§ **Material for this task**
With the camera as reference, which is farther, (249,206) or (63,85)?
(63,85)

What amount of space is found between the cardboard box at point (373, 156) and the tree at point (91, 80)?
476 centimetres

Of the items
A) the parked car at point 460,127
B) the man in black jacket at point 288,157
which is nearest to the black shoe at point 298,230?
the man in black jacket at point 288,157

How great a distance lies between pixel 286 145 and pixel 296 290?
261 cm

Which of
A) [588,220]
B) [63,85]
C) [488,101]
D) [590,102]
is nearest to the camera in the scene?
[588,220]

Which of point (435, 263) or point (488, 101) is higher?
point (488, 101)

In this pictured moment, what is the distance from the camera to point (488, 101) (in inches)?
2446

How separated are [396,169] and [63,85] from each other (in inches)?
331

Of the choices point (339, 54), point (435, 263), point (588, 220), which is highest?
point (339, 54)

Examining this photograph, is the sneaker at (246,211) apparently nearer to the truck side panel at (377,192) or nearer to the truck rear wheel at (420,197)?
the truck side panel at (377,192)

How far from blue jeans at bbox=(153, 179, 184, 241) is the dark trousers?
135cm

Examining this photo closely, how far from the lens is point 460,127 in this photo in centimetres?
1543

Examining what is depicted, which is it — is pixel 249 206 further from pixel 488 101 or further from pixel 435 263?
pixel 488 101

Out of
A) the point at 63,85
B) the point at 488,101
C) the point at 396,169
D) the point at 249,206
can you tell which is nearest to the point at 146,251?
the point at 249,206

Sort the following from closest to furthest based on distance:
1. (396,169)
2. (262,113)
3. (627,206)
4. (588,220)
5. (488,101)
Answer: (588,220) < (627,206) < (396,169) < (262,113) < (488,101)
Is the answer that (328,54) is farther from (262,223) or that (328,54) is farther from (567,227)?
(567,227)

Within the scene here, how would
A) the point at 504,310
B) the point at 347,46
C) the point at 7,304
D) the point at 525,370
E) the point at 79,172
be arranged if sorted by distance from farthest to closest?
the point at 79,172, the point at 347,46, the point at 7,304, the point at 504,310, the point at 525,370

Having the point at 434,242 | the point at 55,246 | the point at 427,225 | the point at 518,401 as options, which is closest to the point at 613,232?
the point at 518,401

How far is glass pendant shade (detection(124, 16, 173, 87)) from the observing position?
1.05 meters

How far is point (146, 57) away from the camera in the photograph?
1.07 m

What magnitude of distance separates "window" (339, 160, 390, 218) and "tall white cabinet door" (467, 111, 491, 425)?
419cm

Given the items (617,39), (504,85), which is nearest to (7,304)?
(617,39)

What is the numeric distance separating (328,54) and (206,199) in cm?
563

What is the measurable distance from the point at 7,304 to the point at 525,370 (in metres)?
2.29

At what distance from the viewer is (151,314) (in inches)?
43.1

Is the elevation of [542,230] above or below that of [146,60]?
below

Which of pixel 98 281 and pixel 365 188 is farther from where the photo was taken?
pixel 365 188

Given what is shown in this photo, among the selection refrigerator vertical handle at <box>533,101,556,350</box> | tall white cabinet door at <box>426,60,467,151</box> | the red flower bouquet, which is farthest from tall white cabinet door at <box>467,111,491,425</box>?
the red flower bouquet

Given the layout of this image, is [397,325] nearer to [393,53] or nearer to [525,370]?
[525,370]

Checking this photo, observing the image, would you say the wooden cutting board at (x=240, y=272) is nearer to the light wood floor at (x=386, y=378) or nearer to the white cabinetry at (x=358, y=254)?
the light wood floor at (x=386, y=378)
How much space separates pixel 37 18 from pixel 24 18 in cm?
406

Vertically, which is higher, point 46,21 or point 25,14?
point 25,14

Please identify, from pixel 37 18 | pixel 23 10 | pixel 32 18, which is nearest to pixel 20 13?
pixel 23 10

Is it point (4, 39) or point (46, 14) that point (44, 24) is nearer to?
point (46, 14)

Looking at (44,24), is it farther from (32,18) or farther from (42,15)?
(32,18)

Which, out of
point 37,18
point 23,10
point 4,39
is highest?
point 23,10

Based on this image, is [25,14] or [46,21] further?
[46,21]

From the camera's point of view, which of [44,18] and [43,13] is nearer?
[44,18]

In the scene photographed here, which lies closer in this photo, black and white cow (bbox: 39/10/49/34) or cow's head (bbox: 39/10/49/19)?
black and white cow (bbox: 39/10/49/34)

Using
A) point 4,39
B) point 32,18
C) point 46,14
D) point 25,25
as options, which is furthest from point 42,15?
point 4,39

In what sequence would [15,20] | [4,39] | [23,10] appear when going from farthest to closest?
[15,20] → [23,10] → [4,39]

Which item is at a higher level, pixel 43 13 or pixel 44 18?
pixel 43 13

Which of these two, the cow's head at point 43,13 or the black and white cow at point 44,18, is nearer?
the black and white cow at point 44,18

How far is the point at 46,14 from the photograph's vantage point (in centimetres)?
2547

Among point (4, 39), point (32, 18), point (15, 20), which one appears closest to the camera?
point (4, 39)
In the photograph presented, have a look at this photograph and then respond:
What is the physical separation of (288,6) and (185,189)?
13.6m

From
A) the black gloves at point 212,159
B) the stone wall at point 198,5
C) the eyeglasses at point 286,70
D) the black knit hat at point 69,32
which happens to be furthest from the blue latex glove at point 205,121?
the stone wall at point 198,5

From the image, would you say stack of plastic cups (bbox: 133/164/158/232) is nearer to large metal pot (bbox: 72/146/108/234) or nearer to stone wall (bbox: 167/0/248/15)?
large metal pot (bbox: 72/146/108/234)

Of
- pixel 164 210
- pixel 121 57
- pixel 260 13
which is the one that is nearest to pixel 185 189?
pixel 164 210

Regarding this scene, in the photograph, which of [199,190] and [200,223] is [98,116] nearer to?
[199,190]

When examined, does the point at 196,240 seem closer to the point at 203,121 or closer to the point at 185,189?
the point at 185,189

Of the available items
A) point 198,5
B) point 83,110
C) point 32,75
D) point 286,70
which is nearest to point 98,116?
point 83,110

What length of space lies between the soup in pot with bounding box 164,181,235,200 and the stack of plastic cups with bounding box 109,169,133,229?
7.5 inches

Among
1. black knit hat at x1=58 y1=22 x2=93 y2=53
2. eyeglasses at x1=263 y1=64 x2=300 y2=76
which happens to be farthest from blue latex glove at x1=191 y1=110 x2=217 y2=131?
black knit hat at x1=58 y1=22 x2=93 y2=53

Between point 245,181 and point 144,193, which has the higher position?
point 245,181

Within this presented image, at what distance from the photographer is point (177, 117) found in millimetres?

§ **Exercise task**
Give the data again, exactly as it stands.

§ **Written solution**
With the camera as reference, which is farther, (249,206) or (63,85)?
(63,85)

What amount of space is found between the cardboard box at point (373, 156) and the tree at point (91, 80)?
476 centimetres

Of the items
A) the parked car at point 460,127
B) the man in black jacket at point 288,157
which is nearest to the black shoe at point 298,230?
the man in black jacket at point 288,157

How great a distance lies between pixel 286 145 and pixel 296 290?
261 cm

Which of
A) [588,220]
B) [63,85]
C) [488,101]
D) [590,102]
is nearest to the camera in the scene?
[588,220]

Which of point (435, 263) or point (488, 101) is higher?
point (488, 101)

In this pictured moment, what is the distance from the camera to point (488, 101) (in inches)?
2446

How separated are [396,169] and [63,85] from each other (in inches)?
331

Of the choices point (339, 54), point (435, 263), point (588, 220), which is highest?
point (339, 54)

Examining this photograph, is the sneaker at (246,211) apparently nearer to the truck side panel at (377,192) or nearer to the truck rear wheel at (420,197)?
the truck side panel at (377,192)

How far from blue jeans at bbox=(153, 179, 184, 241) is the dark trousers?
135cm

Examining this photo closely, how far from the lens is point 460,127 in this photo in centimetres?
1543

Examining what is depicted, which is it — is pixel 249 206 further from pixel 488 101 or further from pixel 435 263?
pixel 488 101

Out of
A) the point at 63,85
B) the point at 488,101
C) the point at 396,169
D) the point at 249,206
can you tell which is nearest to the point at 146,251?
the point at 249,206

Sort the following from closest to furthest based on distance:
1. (396,169)
2. (262,113)
3. (627,206)
4. (588,220)
5. (488,101)
Answer: (588,220) < (627,206) < (396,169) < (262,113) < (488,101)
Is the answer that (328,54) is farther from (262,223) or that (328,54) is farther from (567,227)?
(567,227)

Within the scene here, how would
A) the point at 504,310
B) the point at 347,46
C) the point at 7,304
D) the point at 525,370
E) the point at 79,172
be arranged if sorted by distance from farthest to closest?
the point at 79,172, the point at 347,46, the point at 7,304, the point at 504,310, the point at 525,370

Having the point at 434,242 | the point at 55,246 | the point at 427,225 | the point at 518,401 as options, which is closest to the point at 613,232?
the point at 518,401

How far is glass pendant shade (detection(124, 16, 173, 87)) from the observing position?
1.05 meters

How far is point (146, 57) away from the camera in the photograph?
1.07 m

What magnitude of distance separates "window" (339, 160, 390, 218) and "tall white cabinet door" (467, 111, 491, 425)?
419cm

Given the items (617,39), (504,85), which is nearest to (7,304)?
(617,39)

What is the numeric distance separating (328,54) and (206,199) in cm?
563

What is the measurable distance from the point at 7,304 to the point at 525,370 (in metres)?
2.29

At what distance from the viewer is (151,314) (in inches)?
43.1

Is the elevation of [542,230] above or below that of [146,60]?
below

Which of pixel 98 281 and pixel 365 188 is farther from where the photo was taken?
pixel 365 188

Given what is shown in this photo, among the selection refrigerator vertical handle at <box>533,101,556,350</box> | tall white cabinet door at <box>426,60,467,151</box> | the red flower bouquet, which is farthest from tall white cabinet door at <box>467,111,491,425</box>?
the red flower bouquet

Given the layout of this image, is [397,325] nearer to [393,53] or nearer to [525,370]?
[525,370]

Checking this photo, observing the image, would you say the wooden cutting board at (x=240, y=272) is nearer to the light wood floor at (x=386, y=378) or nearer to the white cabinetry at (x=358, y=254)?
the light wood floor at (x=386, y=378)
How much space separates pixel 37 18 from pixel 24 18 in cm?
406

Vertically, which is higher, point 46,21 or point 25,14?
point 25,14

Please identify, from pixel 37 18 | pixel 23 10 | pixel 32 18, which is nearest to pixel 20 13?
pixel 23 10

Is it point (4, 39) or point (46, 14) that point (44, 24) is nearer to?
point (46, 14)

Looking at (44,24), is it farther from (32,18) or farther from (42,15)?
(32,18)

Which, out of
point 37,18
point 23,10
point 4,39
is highest?
point 23,10

Based on this image, is [25,14] or [46,21] further?
[46,21]

From the camera's point of view, which of [44,18] and [43,13] is nearer?
[44,18]

In the scene photographed here, which lies closer in this photo, black and white cow (bbox: 39/10/49/34) or cow's head (bbox: 39/10/49/19)?
black and white cow (bbox: 39/10/49/34)

Using
A) point 4,39
B) point 32,18
C) point 46,14
D) point 25,25
as options, which is furthest from point 42,15?
point 4,39

In what sequence would [15,20] | [4,39] | [23,10] appear when going from farthest to closest?
[15,20] → [23,10] → [4,39]

Which item is at a higher level, pixel 43 13 or pixel 44 18?
pixel 43 13

Which of these two, the cow's head at point 43,13 or the black and white cow at point 44,18, is nearer?
the black and white cow at point 44,18

How far is the point at 46,14 from the photograph's vantage point (in centimetres)?
2547

Among point (4, 39), point (32, 18), point (15, 20), which one appears closest to the camera?
point (4, 39)
In the photograph presented, have a look at this photograph and then respond:
What is the physical separation of (288,6) and (185,189)?
13.6m

From
A) the black gloves at point 212,159
B) the stone wall at point 198,5
C) the eyeglasses at point 286,70
D) the black knit hat at point 69,32
which happens to be furthest from the blue latex glove at point 205,121?
the stone wall at point 198,5

From the image, would you say stack of plastic cups (bbox: 133/164/158/232) is nearer to large metal pot (bbox: 72/146/108/234) or nearer to stone wall (bbox: 167/0/248/15)?
large metal pot (bbox: 72/146/108/234)

Of
- pixel 164 210
- pixel 121 57
- pixel 260 13
which is the one that is nearest to pixel 185 189?
pixel 164 210

Regarding this scene, in the photograph, which of [199,190] and [200,223] is [98,116] nearer to?
[199,190]

When examined, does the point at 196,240 seem closer to the point at 203,121 or closer to the point at 185,189?
the point at 185,189

Of the available items
A) point 198,5
B) point 83,110
C) point 32,75
D) point 286,70
which is nearest to point 98,116?
point 83,110

What length of space lies between the soup in pot with bounding box 164,181,235,200 and the stack of plastic cups with bounding box 109,169,133,229?
7.5 inches

Among
1. black knit hat at x1=58 y1=22 x2=93 y2=53
2. eyeglasses at x1=263 y1=64 x2=300 y2=76
which happens to be farthest from blue latex glove at x1=191 y1=110 x2=217 y2=131?
black knit hat at x1=58 y1=22 x2=93 y2=53

Between point 245,181 and point 144,193, which has the higher position?
point 245,181

Within this presented image, at what distance from the photographer is point (177, 117) found in millimetres?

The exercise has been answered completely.